Germaine Acogny m’a raconté son histoire, celle d’une famille et de ses conflits, celle de son pays d’accueil le Sénégal, de ces moments d’exil en Europe et de retour sur ses terres. Son désir, qu’elle m’avait communiqué avant notre rencontre, de se confronter au théâtre pour sa prochaine création m’est alors apparu profondément juste.
Tu sais où tu es né, mais non où tu mourras ! Tiviglititi, le sage, Les récits d’Aloopho.
Lors de nos échanges, Germaine m’a beaucoup parlé de sa grande mère Aloopho, prêtresse du Dahomey, la mère du sacré, du puissant ! À la lecture des récits d’Aloopho, j’ai fait le rapprochement entre ces paroles tragiques, archaïques et prophétiques, et la souffrance qui imprègne les grandes figures de femmes de la tragédie grecque. Médée, son histoire, celle de chaque spectateur qui se construit encore, qui se cherche, c’est la tragédie de la vérité. C’est une reconnaissance de soi finalement, une solitude face au monde.

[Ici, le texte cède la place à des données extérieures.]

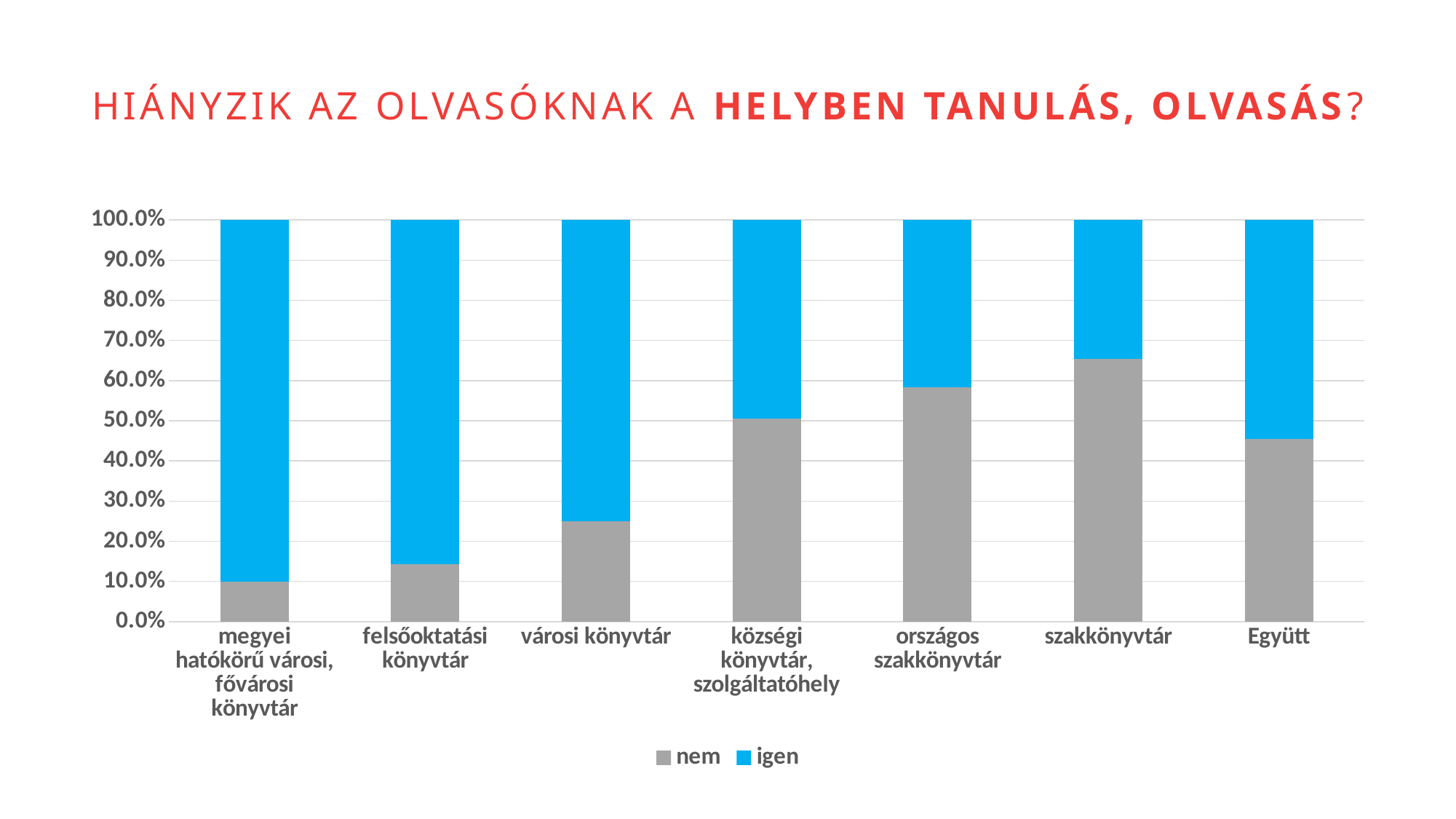
How many categories are shown along the x axis of the chart? 7 What kind of chart is shown on the slide? stacked bar chart Is the 'nem' share for városi könyvtár greater or less than 30.0%? less Which category has the smallest 'nem' share? megyei hatókörű városi, fővárosi könyvtár What is the total of the stacked bar for Együtt? 100.0% What are the two series named in the legend? nem, igen How many series does the legend list? 2 Is the 'nem' share for szakkönyvtár greater or less than 60.0%? greater Which colour represents the 'igen' series? blue Is the 'nem' share for Együtt greater or less than 50.0%? less Which category has the largest 'nem' share? szakkönyvtár Which has the larger 'nem' share: községi könyvtár, szolgáltatóhely or városi könyvtár? községi könyvtár, szolgáltatóhely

Germaine incarne ce que nous sommes tous devenus, des humains en transit, des exilés, des convertis et reconvertis, des gens qui se perdent et se retrouvent, où finalement l’identité n’est pas une finalité, mais bien un chemin. Combien d’Européens ne s’adaptent pas, ou ne veulent pas, ne peuvent plus s’adapter à ce continent ? Donner à voir comment nous sommes devenus ce que nous sommes, et qui nous voulons être à l’avenir. Faire dialoguer l’occident et l’Afrique, c’est trouver ce noeud de corps et de sable face à la fable du monde moderne. Les répétitions ont commencé à Toubab Dialaw au Sénégal. Pour moi ça a été une première rencontre aussi avec un pays, un continent, et à travers Germaine Acogny une histoire que je ne connaissais pas et que j’ai choisi de raconter par l’intime, le seul endroit peut-être à pouvoir contrer les idéologies porteuses d’amalgames simplificateurs. Je ne pouvais pas parler de l’Afrique du point de vue de l’expert, ou du militant, mais seulement en partant de l’impulsion des imaginaires et des caprices de la réminiscence qui se confrontent sur la place du théâtre et de la danse. Cette violence et à la fois cette douceur que j’ai ressentie lors des répétitions et mon questionnement sur ma légitimité de prendre en charge l’histoire personnelle de Germaine qui comprend un manque, une trahison, en échos à la grande histoire, a été un voyage dans le jeu du souvenir et de l’oubli. La mémoire familiale se rappelant à nous en image, en odeur, en sensation, en son. Nous parlons évidement de blessures sur scène, mais aussi comment nous, artistes, pouvons apporter un regard et un apaisement. Proposer une matérialité à cette histoire c’est aussi défier l’oubli sans amertume, accepter même de pouvoir faire le deuil de nos mythes structurants, recyclés ou encore vivants.